The writer to the Hebrews quotes from Psalm 8 to throw the spotlight on two aspects of the relationship between God and humankind:
First, the mighty mismatch between God and us. He is so far above us in personal power, glory and intellect… that the Psalmist says:
What is man that you are mindful of him, the son of man that you care for him?
In other words… it would not surprise him if God did not bother with man. And you can see his point; after all, do you bother with the ants! God informed Isaiah: For my thoughts are not your thoughts, neither are your ways my ways, declares the Lord. As the heavens are higher than the earth, so are my ways higher than your ways and my thoughts higher than your thoughts. Is 55.8
Not only is there a great discrepancy between God and us in the way of personal power, glory and intellect, but he has no beginning and no end whereas we find ourselves to be hemmed in by death.
We may be pretty but we are short-lived;
Is 40.6b All men are like grass and all their glory is like the flowers of the field. The grass withers and the flowers fall.
The writer to the Hebrews is forcing us to take stock of the enormous shortfall there is between God and us and to be amazed that God should take such a personal interest in, and care over, such temporary creatures as us. For us a few hours can drag by and seem like an eternity! For God, even when a thousand years have passed they have not put a slight scratch or dent on the surface of eternity!
Secondly, in spite of the mismatch between God and us, he has decided on an exalted position for humankind. He planned to lift us up.
Again, he uses Psalm 8 to express it –
You made him a little lower than the angels; you crowned him with glory and honour and put everything under his feet.
In spite of man’s insignificance, God created humankind to be only a little inferior to the angels.
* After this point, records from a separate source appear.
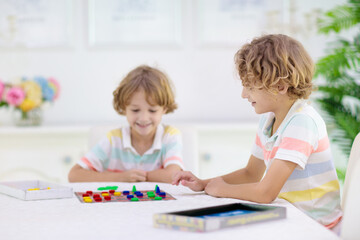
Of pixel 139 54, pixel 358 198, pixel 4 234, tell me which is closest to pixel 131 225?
pixel 4 234

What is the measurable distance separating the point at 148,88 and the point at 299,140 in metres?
0.94

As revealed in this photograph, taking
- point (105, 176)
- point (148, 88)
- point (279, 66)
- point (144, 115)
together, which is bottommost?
point (105, 176)

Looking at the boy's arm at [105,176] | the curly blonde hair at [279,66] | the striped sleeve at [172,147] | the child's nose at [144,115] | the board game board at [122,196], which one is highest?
the curly blonde hair at [279,66]

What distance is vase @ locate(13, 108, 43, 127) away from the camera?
3.30m

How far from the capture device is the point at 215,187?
1562mm

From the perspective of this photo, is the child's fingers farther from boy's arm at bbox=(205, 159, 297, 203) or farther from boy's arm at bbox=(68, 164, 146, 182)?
boy's arm at bbox=(68, 164, 146, 182)

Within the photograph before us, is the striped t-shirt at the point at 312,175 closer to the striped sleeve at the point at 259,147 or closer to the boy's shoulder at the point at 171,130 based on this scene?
the striped sleeve at the point at 259,147

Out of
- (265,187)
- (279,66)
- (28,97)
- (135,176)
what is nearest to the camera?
(265,187)

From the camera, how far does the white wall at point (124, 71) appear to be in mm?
3598

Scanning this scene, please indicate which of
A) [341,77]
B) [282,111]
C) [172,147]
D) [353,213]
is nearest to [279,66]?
[282,111]

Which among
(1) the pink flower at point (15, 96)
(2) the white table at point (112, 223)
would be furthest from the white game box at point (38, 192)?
(1) the pink flower at point (15, 96)

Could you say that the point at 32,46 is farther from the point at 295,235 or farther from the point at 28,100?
the point at 295,235

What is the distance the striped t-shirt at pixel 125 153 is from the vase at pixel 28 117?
1125mm

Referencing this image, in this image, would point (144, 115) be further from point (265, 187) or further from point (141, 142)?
point (265, 187)
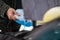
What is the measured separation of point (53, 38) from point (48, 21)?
0.17 ft

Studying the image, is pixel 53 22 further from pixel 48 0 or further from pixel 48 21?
pixel 48 0

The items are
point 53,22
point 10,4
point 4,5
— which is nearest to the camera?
point 53,22

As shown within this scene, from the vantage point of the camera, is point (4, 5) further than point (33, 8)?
Yes

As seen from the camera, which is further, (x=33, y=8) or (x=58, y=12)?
(x=33, y=8)

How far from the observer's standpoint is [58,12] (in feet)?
1.85

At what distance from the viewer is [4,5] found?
4.93ft

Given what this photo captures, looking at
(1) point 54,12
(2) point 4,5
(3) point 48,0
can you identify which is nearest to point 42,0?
(3) point 48,0

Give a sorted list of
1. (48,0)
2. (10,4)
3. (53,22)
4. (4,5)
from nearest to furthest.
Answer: (53,22) → (48,0) → (4,5) → (10,4)

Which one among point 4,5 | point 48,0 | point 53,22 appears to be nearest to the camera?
point 53,22

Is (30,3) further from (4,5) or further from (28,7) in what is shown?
(4,5)

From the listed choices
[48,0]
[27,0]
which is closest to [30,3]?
[27,0]

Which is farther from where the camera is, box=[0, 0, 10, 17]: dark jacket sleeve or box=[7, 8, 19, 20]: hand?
box=[0, 0, 10, 17]: dark jacket sleeve

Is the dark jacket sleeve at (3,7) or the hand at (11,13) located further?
the dark jacket sleeve at (3,7)

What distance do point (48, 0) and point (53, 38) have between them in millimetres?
743
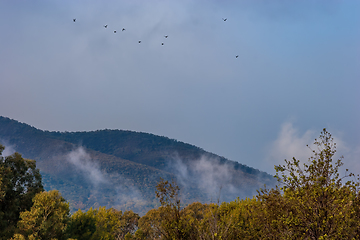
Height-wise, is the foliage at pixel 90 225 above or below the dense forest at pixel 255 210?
below

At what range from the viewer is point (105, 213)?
5122cm

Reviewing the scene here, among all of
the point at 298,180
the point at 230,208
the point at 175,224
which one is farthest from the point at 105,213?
the point at 298,180

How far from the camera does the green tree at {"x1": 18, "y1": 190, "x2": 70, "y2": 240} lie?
70.4ft

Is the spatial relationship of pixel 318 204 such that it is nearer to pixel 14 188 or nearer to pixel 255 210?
pixel 255 210

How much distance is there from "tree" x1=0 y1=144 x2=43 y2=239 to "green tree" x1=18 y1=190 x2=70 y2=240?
1.24 metres

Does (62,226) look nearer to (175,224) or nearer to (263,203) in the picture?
(175,224)

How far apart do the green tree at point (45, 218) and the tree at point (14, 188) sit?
1243mm

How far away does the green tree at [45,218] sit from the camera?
2145 centimetres

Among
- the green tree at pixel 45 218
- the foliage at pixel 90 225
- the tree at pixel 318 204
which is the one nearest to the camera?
the tree at pixel 318 204

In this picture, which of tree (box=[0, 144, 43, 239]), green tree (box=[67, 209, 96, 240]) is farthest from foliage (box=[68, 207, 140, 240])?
tree (box=[0, 144, 43, 239])

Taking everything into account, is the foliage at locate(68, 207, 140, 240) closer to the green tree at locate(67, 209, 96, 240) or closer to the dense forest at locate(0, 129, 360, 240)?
the green tree at locate(67, 209, 96, 240)

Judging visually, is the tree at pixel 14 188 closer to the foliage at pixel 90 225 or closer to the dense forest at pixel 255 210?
the dense forest at pixel 255 210

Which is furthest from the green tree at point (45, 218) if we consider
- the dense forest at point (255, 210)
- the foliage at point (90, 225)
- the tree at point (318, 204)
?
the tree at point (318, 204)

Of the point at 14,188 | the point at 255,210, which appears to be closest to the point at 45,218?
the point at 14,188
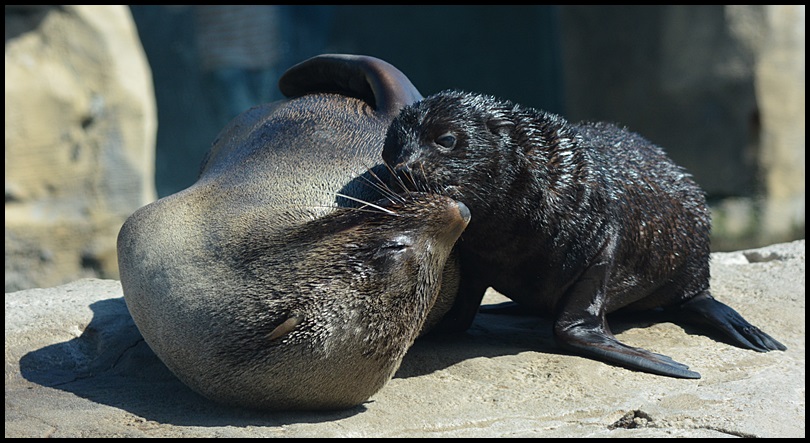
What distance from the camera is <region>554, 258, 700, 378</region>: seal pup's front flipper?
376 centimetres

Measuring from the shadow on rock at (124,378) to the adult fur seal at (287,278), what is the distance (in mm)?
64

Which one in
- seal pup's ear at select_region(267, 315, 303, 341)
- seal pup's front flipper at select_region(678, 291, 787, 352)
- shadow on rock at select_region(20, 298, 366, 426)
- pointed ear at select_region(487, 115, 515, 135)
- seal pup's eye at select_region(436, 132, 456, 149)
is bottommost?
shadow on rock at select_region(20, 298, 366, 426)

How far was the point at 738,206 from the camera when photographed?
970cm

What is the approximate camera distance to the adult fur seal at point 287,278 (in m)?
3.05

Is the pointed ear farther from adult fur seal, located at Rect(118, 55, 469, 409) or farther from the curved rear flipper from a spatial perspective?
the curved rear flipper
He created man to be given real and extensive responsibility to manage the earth. God decreed that no created thing will master him – everything will be put under him.
But we do not see it. In putting everything under him, God left nothing that is not subject to him. Yet at present we do not see everything subject to him.
What an understatement! We sure don’t see everything under man’s feet.
We sure don’t see humankind mastering everything. When we look at humankind we see great potential and promise – but it is marred. What we do see is hopefulness and optimism consistently extinguished by death. The grass withers. The flower falls.
While men and women make some progress in one area, say, learn how to overcome polio or small pox, meanwhile AIDS and bird flu emerge.
While engineers master the construction of high dams to hold back waters and produce electricity, meanwhile the earth shakes, a tsumani begins its run and entire cities are obliterated.
And each individual faces the personal disappointment that for 18 years he or she looks forward to becoming a fully grown man or woman; then after 15 or 20 short years each person must face the fact that youth has gone and his or her strength is declining towards the grave.
How do we reconcile the assertion that God made humankind to be only a little lower than the angels with the reality that we are flowers that bloom today and are gone tomorrow?
The writer to Hebrews tells us to take a second look. Sure we do not see humankind in triumph (we see it defeated by the fear of death) but look again.
But we see Jesus, who was made a little lower than the angels, now crowned with glory and honour because he suffered death, so that by the grace of God he might taste death for everyone.
Jesus also was made a little inferior to the angels; only for him it was no privilege! For him it was a horrifying step down. The Creator was made a little lower than his best angel creatures. The Son of God, through whom everything was made, was born into the human family – he became one of us. What for? So he could taste death for every person. He purposely came under the burden of death that ruins humankind. He took that burden of death and triumphed over it by bringing human life irretrievably out the other side of death for the first time. He beat death. He brought life and immortality to light!
We see Jesus – crowned with glory and honour. He is the first man to fulfil the promise that no created thing will master humankind.
This is why you are a Christian – a follower of Jesus – a believer in Jesus. He is your Deliverer – your Rescuer – your Saviour from your current temporary, slavish existence. It is Jesus who has lifted you up with himself from slavery to death to become a son or daughter of God. He closed the gap between you and God by bringing you with him out from under the fear of death.
You will find that the writer of Hebrews constantly tells us to consider Jesus, to fix our thoughts on him and to ‘see Jesus’. Knowing him as he is revealed in through the gospel and the entire Bible, is the surest way to throw off the chains of slavery to the fear of death. You can start living for long term, eternal aims.